Jason também avalia que o caminho natural é a combinação de diagnóstico e dosagem farmacológica em um mesmo dispositivo. "Primeiramente, veremos sistemas de monitoramento sendo usados separadamente dos sistemas de dosagem, mas é uma questão de tempo para que sejam combinados." Isto deve representar mais um passo importante na prevenção e na tendência mais ampla que vai se desenhando no âmbito das relações médico-paciente.
No entanto, ele não acha que será possível monitorar o surgimento de cânceres desta maneira: "A pele tem seu próprio sistema imunológico, o que dificulta isso; para alguns biomarcadores tende a funcionar, para outros, não". Como sempre, não espere uma panaceia; elas nunca vêm.
INOVAÇÕES COMO ESTA SUGEREM CAMINHOS DE MÉDIO E LONGO PRAZO PARA A MEDICINA
Em 2011, Eric Topol publicou um livro em que argumentou que as tecnologias digitais e outras iriam fazer as trombetas schumpeterianas soar no campo da medicina. Uma das conclusões mais fortes do autor é que isto resultaria no empoderamento do "cliente da saúde". Pouco mais de uma década depois, o que se observa é que ele estava certo. Cada app ou sensor desses eleva um pouquinho o protagonismo individual no manejo de aspectos críticos da vida, gerando efeitos acumulativos na relação médico-paciente.

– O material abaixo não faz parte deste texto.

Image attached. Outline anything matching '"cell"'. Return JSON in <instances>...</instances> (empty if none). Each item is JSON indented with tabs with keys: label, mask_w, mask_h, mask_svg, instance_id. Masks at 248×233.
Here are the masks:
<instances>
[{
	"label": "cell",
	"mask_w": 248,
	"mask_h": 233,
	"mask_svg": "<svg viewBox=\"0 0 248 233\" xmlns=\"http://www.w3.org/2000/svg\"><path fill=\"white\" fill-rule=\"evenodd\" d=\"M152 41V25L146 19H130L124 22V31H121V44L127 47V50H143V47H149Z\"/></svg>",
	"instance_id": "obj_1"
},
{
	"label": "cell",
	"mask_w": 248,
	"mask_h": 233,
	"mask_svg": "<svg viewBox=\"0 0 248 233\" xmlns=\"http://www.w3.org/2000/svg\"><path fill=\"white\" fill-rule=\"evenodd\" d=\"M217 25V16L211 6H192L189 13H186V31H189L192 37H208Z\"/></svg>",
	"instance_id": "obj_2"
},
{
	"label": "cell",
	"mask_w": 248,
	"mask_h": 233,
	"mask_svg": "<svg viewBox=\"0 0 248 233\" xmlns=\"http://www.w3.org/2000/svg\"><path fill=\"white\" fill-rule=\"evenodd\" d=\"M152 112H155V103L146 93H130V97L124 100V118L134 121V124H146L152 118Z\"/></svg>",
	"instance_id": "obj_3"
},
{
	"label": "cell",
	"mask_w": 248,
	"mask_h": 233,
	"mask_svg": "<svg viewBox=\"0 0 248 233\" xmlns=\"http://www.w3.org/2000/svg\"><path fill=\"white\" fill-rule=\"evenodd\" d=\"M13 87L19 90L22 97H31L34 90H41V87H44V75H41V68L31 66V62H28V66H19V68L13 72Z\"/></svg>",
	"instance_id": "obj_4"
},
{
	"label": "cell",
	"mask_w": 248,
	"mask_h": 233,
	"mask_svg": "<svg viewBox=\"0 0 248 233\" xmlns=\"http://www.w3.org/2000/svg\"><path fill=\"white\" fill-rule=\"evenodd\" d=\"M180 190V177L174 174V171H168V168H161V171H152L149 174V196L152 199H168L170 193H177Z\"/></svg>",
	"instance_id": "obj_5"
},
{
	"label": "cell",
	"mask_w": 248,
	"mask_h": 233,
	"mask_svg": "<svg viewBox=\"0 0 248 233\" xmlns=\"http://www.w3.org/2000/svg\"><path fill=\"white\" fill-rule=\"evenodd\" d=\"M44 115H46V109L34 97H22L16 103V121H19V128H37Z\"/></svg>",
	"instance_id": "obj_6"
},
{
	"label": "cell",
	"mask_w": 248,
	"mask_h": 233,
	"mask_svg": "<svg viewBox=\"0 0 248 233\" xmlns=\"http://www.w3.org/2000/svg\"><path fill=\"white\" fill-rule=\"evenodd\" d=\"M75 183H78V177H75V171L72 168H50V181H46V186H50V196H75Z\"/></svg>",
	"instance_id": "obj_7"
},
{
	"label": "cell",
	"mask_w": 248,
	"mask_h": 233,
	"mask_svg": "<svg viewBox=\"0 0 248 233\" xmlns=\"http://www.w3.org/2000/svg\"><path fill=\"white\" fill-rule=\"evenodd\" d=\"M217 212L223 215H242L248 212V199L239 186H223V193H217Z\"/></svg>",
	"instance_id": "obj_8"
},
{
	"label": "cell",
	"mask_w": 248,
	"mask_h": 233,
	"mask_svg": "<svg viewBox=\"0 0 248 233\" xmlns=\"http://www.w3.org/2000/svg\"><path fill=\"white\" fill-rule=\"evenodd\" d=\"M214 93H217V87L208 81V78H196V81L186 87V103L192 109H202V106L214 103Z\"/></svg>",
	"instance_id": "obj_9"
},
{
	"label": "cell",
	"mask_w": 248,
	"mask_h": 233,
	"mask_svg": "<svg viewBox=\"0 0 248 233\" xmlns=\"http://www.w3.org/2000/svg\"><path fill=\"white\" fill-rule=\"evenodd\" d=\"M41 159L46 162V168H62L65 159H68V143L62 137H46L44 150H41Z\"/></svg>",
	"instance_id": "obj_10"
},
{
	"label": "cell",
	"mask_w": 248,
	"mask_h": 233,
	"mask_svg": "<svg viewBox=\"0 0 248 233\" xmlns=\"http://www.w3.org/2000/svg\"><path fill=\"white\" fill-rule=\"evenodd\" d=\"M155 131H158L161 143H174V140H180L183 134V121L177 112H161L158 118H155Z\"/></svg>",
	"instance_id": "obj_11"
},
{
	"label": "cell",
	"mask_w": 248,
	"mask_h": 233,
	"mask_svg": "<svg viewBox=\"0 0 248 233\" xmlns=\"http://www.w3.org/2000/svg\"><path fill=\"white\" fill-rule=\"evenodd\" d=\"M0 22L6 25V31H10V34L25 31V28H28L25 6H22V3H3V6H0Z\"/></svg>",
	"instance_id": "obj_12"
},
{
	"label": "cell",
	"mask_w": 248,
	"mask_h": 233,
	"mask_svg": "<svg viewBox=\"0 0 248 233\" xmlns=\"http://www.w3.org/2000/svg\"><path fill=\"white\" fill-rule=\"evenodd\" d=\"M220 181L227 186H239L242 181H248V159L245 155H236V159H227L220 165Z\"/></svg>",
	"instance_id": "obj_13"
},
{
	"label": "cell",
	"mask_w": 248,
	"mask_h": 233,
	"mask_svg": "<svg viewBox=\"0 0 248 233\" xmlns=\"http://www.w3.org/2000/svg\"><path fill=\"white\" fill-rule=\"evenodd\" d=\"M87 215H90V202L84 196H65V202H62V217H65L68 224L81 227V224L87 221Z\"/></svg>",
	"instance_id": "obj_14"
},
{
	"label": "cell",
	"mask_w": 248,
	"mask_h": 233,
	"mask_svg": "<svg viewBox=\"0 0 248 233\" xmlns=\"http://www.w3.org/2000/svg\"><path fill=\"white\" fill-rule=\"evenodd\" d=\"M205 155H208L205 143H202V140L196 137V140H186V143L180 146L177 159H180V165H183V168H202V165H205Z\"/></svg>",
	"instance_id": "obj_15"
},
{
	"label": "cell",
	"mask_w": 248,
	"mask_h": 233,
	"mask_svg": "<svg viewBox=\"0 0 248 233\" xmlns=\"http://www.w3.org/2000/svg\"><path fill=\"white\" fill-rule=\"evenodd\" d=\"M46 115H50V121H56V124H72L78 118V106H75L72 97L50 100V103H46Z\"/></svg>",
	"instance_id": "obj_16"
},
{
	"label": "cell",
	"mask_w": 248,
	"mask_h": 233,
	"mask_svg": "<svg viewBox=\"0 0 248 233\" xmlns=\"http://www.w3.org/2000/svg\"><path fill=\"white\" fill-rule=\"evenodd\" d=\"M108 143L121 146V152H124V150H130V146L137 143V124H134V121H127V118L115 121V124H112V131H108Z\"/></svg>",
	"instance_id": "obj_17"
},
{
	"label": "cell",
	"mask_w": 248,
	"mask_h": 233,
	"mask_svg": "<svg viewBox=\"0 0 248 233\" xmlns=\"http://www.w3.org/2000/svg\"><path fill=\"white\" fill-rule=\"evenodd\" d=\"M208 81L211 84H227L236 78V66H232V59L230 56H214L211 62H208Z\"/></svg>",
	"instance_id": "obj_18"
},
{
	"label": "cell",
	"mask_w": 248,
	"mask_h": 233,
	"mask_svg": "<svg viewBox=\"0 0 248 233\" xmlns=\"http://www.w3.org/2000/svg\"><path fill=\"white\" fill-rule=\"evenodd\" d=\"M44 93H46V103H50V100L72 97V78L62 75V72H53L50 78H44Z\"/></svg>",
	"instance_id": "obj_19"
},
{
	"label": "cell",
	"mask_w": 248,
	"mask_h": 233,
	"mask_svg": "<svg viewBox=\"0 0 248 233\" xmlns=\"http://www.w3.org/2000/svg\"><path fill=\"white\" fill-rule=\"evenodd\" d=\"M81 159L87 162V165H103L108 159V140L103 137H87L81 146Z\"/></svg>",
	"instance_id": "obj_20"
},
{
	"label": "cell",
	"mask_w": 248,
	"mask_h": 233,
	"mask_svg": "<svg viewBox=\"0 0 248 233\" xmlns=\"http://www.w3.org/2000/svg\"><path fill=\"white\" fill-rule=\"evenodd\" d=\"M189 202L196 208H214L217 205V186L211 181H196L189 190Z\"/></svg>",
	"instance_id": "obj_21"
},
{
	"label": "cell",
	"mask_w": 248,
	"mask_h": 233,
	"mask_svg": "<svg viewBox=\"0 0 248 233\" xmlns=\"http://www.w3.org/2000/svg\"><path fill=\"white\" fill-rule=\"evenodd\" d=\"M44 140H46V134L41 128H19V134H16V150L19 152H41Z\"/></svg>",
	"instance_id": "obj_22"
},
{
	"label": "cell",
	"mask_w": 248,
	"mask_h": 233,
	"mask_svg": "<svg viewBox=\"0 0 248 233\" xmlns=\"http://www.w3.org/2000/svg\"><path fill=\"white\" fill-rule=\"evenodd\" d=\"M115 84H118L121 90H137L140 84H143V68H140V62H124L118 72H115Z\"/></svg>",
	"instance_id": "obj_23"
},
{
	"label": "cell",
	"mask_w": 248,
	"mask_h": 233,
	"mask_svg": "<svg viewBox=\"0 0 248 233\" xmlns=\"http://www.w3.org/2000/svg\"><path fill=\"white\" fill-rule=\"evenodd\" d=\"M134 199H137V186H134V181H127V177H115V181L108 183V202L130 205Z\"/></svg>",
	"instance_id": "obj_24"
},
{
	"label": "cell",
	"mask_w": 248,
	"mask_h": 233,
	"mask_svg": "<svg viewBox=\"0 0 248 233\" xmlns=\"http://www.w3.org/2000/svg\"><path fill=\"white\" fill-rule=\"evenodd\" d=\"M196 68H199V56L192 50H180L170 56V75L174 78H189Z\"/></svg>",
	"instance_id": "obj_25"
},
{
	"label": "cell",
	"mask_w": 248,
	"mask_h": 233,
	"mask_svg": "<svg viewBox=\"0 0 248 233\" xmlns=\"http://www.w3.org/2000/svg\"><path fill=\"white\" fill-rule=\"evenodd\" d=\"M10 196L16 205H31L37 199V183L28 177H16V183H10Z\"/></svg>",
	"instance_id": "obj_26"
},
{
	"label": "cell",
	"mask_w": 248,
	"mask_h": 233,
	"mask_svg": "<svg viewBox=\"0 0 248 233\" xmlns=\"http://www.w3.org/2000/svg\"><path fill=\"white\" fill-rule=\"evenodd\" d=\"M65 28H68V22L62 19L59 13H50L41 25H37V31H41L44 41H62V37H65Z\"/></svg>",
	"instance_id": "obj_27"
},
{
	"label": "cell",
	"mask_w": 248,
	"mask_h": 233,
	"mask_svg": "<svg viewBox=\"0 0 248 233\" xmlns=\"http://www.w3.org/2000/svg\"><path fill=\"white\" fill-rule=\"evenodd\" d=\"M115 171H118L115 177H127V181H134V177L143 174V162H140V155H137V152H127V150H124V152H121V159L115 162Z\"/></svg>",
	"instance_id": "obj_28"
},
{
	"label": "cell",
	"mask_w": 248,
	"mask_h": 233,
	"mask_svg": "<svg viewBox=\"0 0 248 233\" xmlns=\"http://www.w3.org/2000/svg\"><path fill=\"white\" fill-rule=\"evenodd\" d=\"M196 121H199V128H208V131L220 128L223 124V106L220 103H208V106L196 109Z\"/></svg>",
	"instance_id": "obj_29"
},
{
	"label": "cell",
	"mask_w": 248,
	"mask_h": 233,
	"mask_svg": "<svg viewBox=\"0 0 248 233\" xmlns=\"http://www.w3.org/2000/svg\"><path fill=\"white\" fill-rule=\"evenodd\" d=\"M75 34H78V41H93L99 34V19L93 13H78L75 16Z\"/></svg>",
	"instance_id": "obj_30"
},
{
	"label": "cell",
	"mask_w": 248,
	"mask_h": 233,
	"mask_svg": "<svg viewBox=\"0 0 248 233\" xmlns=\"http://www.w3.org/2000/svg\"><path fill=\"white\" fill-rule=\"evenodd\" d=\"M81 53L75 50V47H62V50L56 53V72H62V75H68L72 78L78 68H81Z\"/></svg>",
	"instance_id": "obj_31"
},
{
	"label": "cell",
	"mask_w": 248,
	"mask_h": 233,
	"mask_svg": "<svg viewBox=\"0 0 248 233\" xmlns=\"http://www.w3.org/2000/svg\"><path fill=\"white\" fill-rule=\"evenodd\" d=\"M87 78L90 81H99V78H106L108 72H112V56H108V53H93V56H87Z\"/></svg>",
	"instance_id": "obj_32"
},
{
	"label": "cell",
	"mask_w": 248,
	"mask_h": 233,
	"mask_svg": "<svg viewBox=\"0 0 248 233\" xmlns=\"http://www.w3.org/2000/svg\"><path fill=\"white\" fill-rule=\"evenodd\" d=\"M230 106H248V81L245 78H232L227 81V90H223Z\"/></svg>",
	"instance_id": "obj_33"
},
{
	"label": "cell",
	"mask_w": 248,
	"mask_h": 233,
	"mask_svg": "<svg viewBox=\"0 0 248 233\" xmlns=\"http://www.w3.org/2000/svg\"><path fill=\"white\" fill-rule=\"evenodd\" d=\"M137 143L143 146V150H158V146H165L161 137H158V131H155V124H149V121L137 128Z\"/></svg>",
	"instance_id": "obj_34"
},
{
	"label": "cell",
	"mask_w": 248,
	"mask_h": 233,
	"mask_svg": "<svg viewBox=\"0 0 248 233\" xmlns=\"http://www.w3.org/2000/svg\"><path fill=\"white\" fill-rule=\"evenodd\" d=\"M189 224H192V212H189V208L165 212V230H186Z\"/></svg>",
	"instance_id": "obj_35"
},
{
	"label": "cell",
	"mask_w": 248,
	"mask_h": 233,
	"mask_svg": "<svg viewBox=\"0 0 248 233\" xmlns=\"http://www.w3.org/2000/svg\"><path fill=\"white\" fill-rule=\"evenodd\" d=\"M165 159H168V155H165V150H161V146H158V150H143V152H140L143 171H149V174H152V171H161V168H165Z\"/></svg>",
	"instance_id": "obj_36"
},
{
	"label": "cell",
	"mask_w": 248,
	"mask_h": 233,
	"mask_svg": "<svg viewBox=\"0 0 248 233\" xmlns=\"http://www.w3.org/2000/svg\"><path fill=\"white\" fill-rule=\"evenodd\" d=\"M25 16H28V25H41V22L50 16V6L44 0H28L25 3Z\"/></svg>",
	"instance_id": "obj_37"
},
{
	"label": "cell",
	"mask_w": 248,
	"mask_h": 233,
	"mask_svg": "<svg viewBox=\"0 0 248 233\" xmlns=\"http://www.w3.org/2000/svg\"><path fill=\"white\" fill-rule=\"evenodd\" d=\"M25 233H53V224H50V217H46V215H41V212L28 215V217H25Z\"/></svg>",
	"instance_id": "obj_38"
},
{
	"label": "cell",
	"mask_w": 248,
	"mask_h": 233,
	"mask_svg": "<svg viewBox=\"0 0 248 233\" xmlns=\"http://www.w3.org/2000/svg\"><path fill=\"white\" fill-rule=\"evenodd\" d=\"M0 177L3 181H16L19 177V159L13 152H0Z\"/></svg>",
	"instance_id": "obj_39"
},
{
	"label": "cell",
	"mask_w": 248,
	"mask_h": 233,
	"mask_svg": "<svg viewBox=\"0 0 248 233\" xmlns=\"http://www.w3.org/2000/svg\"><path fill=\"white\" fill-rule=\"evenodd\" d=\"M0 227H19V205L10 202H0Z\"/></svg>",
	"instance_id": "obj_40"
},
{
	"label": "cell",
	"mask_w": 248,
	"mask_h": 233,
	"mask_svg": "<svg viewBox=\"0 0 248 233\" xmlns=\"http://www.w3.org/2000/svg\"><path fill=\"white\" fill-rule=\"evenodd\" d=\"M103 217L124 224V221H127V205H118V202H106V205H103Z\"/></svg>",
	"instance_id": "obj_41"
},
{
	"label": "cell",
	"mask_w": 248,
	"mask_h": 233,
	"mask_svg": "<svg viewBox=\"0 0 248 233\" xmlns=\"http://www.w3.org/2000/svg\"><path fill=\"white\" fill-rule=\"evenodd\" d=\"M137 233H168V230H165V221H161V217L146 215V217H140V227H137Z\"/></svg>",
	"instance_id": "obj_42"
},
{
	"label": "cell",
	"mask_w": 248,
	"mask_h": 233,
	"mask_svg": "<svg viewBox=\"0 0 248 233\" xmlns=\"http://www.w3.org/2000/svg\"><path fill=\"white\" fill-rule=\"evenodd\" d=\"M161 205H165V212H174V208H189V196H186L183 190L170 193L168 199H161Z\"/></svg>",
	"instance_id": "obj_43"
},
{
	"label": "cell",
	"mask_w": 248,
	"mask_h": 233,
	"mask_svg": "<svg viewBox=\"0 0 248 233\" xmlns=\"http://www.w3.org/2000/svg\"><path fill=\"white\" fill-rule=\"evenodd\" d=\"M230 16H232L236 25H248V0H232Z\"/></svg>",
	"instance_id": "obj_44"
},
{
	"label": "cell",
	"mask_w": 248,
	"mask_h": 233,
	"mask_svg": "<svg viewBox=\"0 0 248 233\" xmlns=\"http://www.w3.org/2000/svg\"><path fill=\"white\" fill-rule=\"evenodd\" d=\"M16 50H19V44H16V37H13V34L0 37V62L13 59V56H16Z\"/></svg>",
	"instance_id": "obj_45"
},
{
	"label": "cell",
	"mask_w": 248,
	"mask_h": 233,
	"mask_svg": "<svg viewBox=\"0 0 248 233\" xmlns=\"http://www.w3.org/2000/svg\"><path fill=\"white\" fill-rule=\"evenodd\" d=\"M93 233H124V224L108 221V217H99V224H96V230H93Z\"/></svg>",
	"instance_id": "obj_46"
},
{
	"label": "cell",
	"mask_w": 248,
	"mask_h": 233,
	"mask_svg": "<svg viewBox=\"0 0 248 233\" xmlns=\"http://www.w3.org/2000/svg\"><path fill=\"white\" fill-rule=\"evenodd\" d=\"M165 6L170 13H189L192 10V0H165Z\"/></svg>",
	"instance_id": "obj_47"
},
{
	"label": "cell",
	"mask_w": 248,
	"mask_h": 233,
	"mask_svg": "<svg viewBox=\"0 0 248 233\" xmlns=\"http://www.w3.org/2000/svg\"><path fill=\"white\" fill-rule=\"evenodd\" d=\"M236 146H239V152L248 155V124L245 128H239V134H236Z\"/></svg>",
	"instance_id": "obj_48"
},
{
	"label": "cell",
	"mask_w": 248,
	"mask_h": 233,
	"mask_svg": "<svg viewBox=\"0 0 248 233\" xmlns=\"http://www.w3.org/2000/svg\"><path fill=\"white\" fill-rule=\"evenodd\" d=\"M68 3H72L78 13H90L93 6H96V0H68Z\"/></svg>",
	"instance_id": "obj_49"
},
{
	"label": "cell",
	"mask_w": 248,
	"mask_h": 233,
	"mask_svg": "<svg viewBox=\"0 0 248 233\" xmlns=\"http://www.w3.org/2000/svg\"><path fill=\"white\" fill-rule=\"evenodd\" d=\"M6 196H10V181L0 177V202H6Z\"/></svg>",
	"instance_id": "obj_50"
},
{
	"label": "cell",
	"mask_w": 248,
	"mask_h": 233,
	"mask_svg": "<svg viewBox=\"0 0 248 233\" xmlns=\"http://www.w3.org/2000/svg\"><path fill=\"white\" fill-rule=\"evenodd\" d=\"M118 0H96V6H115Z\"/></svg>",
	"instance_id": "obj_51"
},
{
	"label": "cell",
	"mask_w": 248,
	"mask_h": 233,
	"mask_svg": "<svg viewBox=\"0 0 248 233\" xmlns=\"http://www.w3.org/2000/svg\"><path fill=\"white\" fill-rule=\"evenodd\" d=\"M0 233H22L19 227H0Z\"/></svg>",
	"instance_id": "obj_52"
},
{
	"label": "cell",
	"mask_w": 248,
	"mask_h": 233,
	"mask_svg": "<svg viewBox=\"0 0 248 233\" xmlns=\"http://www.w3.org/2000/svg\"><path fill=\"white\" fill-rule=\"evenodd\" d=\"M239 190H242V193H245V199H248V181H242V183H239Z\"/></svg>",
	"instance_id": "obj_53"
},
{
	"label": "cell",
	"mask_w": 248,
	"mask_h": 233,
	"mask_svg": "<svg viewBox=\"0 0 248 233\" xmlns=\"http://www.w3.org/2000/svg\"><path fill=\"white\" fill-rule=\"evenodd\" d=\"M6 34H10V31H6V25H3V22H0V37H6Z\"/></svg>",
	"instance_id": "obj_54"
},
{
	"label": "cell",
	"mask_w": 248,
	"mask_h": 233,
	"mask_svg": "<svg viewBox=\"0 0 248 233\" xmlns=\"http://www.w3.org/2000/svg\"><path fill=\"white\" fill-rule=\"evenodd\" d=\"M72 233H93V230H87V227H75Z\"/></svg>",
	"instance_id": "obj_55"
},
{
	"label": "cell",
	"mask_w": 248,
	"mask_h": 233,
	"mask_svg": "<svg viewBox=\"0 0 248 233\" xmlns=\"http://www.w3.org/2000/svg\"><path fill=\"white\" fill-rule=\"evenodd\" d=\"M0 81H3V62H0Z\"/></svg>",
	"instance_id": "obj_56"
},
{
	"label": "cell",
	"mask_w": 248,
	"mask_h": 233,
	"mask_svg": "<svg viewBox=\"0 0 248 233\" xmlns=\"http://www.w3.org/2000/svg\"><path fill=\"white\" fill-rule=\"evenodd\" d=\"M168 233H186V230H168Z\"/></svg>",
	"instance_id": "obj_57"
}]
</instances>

É interessante notar que o debate da inovação nesta área está totalmente orientado aos impactos da inteligência artificial. O que se discute diariamente é se (e quando) os algoritmos generativos irão eliminar os empregos na medicina, assim como ameaçam fazer no direito.
Na minha visão, em nenhum dos dois casos isso deve acontecer, pela simples razão de que os conselhos federais não irão permitir. Haverá, sem dúvida, redução no "headcount", mas o ponto de contato com o paciente/cliente permanecerá humano, dada a força das entidades de classe.
Por outro lado, note o efeito de drogas como Ozempic e Monjaro: no médio prazo, elas reduzem o número de cirurgias bariátricas e ortopédicas, bem como as visitas ao cardiologista, endocrinologista, clínico geral e assim por diante.
Biossensores como estes adesivos e outros tendem a produzir o mesmo efeito, só que de maneira turbinada, razão pela qual deverão pautar discussões importantes sobre o futuro da medicina, quando a poeira da IA generativa baixar um pouquinho.